Task directions: Every line from the beginning of the data through the line containing "order: Perissodactyla" should be reproduced exactly, and no further lines should be output.

Data records:
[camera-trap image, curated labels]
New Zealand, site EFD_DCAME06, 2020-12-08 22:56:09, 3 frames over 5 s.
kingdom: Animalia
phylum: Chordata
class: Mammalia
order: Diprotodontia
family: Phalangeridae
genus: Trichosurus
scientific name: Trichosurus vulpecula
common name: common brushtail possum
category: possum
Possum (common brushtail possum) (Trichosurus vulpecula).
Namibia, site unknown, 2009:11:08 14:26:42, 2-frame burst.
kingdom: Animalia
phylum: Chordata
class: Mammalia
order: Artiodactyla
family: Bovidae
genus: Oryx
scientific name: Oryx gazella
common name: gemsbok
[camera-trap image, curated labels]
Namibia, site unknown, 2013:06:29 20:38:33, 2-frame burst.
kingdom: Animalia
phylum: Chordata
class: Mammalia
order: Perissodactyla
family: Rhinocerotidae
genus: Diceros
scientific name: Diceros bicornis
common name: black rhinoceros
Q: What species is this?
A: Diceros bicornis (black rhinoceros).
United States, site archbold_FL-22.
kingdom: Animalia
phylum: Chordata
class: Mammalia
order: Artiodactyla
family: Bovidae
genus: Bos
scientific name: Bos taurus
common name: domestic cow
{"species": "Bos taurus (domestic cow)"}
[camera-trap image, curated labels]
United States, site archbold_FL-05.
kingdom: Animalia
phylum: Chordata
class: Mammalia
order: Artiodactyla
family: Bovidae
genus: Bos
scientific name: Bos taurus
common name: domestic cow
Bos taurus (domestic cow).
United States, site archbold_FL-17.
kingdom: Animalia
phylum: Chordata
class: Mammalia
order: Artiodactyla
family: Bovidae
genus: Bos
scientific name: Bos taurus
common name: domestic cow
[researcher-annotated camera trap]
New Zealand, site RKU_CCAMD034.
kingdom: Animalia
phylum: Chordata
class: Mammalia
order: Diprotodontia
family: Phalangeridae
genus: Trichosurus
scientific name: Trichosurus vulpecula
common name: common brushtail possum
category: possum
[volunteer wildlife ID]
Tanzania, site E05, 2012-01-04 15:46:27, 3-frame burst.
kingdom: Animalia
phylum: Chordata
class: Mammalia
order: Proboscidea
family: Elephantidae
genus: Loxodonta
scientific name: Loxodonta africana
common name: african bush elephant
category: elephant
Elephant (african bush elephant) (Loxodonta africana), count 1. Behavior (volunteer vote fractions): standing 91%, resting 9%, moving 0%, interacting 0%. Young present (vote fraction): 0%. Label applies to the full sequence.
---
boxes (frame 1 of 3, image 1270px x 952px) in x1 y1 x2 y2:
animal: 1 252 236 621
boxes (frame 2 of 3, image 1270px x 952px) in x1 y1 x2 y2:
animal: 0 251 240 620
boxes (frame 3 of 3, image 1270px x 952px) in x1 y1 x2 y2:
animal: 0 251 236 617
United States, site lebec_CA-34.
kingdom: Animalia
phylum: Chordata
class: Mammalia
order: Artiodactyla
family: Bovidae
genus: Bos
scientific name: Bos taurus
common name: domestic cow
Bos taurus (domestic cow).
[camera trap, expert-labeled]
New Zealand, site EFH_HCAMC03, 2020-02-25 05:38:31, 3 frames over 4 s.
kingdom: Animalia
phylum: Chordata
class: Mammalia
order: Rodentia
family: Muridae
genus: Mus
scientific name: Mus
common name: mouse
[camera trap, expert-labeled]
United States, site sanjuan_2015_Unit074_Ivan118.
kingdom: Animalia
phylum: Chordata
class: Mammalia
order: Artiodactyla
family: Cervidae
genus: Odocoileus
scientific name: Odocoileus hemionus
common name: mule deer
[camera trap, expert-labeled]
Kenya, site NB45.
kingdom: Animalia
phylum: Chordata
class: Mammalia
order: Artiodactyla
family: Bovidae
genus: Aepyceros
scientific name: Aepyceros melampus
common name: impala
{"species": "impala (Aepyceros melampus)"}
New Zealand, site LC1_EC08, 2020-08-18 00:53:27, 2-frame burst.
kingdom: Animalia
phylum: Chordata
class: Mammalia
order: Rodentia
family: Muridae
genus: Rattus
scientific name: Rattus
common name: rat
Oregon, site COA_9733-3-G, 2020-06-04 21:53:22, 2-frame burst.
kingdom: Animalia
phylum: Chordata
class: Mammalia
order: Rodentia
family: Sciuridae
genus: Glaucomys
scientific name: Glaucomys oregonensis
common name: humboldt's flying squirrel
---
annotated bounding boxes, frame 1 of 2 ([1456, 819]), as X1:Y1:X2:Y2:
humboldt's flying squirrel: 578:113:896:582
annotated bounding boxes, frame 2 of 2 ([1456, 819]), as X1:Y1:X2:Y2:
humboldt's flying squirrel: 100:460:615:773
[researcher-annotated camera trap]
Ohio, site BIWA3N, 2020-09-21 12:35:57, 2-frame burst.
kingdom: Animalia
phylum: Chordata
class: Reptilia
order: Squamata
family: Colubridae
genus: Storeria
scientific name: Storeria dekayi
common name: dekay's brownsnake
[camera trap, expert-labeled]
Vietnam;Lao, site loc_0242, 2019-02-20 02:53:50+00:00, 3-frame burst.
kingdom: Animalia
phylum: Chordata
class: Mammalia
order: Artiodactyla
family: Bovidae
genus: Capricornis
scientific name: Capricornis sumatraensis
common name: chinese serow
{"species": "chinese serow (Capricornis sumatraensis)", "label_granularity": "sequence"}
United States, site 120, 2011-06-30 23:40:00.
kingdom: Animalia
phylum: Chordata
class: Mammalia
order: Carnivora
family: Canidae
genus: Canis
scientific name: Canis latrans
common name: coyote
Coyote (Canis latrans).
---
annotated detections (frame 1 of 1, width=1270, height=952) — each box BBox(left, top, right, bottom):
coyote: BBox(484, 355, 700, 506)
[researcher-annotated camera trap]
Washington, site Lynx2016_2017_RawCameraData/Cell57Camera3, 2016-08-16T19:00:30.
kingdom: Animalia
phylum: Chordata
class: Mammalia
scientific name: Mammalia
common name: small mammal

Task result:
[camera-trap image, curated labels]
New Zealand, site EFD_DCAME06, 2020-12-08 22:56:09, 3 frames over 5 s.
kingdom: Animalia
phylum: Chordata
class: Mammalia
order: Diprotodontia
family: Phalangeridae
genus: Trichosurus
scientific name: Trichosurus vulpecula
common name: common brushtail possum
category: possum
Possum (common brushtail possum) (Trichosurus vulpecula).
Namibia, site unknown, 2009:11:08 14:26:42, 2-frame burst.
kingdom: Animalia
phylum: Chordata
class: Mammalia
order: Artiodactyla
family: Bovidae
genus: Oryx
scientific name: Oryx gazella
common name: gemsbok
[camera-trap image, curated labels]
Namibia, site unknown, 2013:06:29 20:38:33, 2-frame burst.
kingdom: Animalia
phylum: Chordata
class: Mammalia
order: Perissodactyla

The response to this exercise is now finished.